**Challenges**:
1/ Using the article on raw material traceability below, decide whether each statement agrees with it: (a) critical raw material supply chains are described as often fragmented and opaque; (b) the examples of critical raw materials given are lithium, cobalt, and copper; (c) Spherity supplies part of the digital trust infrastructure. For each, answer yes or no and quote the words from the article that settle it.
2/ Answer these questions from the article on raw material traceability below:
(a) How long a read is the article listed as?
(b) What three technologies are critical raw materials said to be essential to?
(c) What project does the title connect Spherity with?

**Selection**:
☆ ☆ ☆ ☆ ☆ ☆ ☆

Strengthening raw material traceability: Spherity’s role in the MaDiTraCe project
- Spherity

- 15 hours ago
- 6 min read
Revealing what it takes to build a transparent and trustworthy supply chain for critical raw materials.

As Europe pushes forward with its green and digital transformation, securing sustainable access to critical raw materials (CRMs), such as lithium, cobalt, and rare earth elements, is more important than ever. These materials are essential to technologies like electric vehicle batteries, renewable energy systems, and digital infrastructure.
But sourcing them responsibly is no simple task.
Today’s CRM supply chains are often fragmented and opaque, making it difficult to trace materials back to their origins or prove compliance with environmental and ethical standards. Without trustworthy data, achieving responsible sourcing, enabling circular economy models, and meeting regulatory requirements is virtually impossible.
That’s where the MaDiTraCe project comes in, with Spherity providing a crucial part of the digital trust infrastructure.

☆ ☆ ☆ ☆ ☆ ☆ ☆

**Dataset section**:
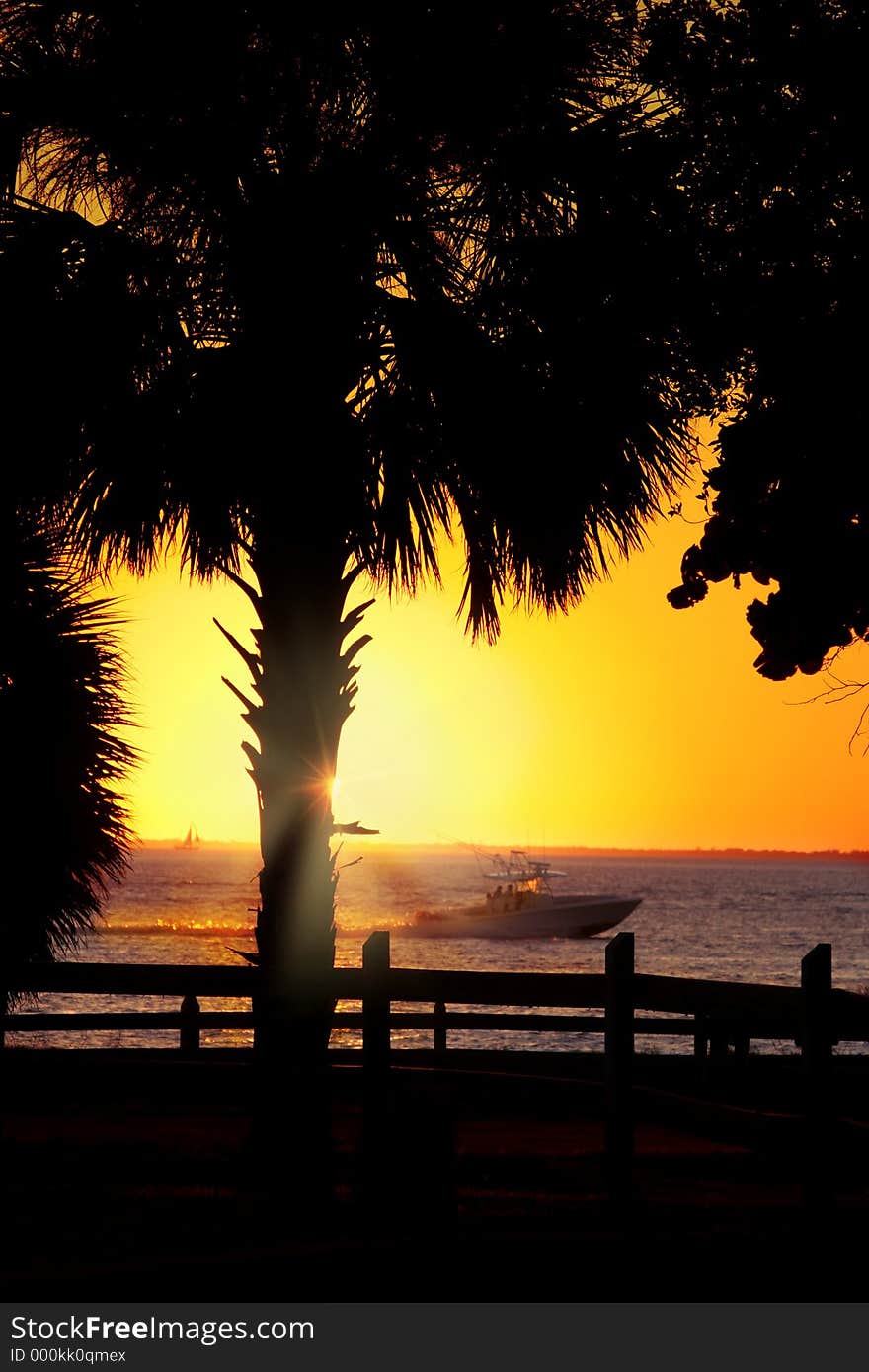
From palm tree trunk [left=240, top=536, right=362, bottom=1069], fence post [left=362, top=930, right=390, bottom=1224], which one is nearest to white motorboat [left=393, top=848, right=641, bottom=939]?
palm tree trunk [left=240, top=536, right=362, bottom=1069]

☆ ☆ ☆ ☆ ☆ ☆ ☆

**Solutions per task**:
1/
(a) Yes: "Today’s CRM supply chains are often fragmented and opaque"
(b) No: "such as lithium, cobalt, and rare earth elements"
(c) Yes: "with Spherity providing a crucial part of the digital trust infrastructure"

2/
(a) 6 min read
(b) Electric vehicle batteries, renewable energy systems, and digital infrastructure
(c) The MaDiTraCe project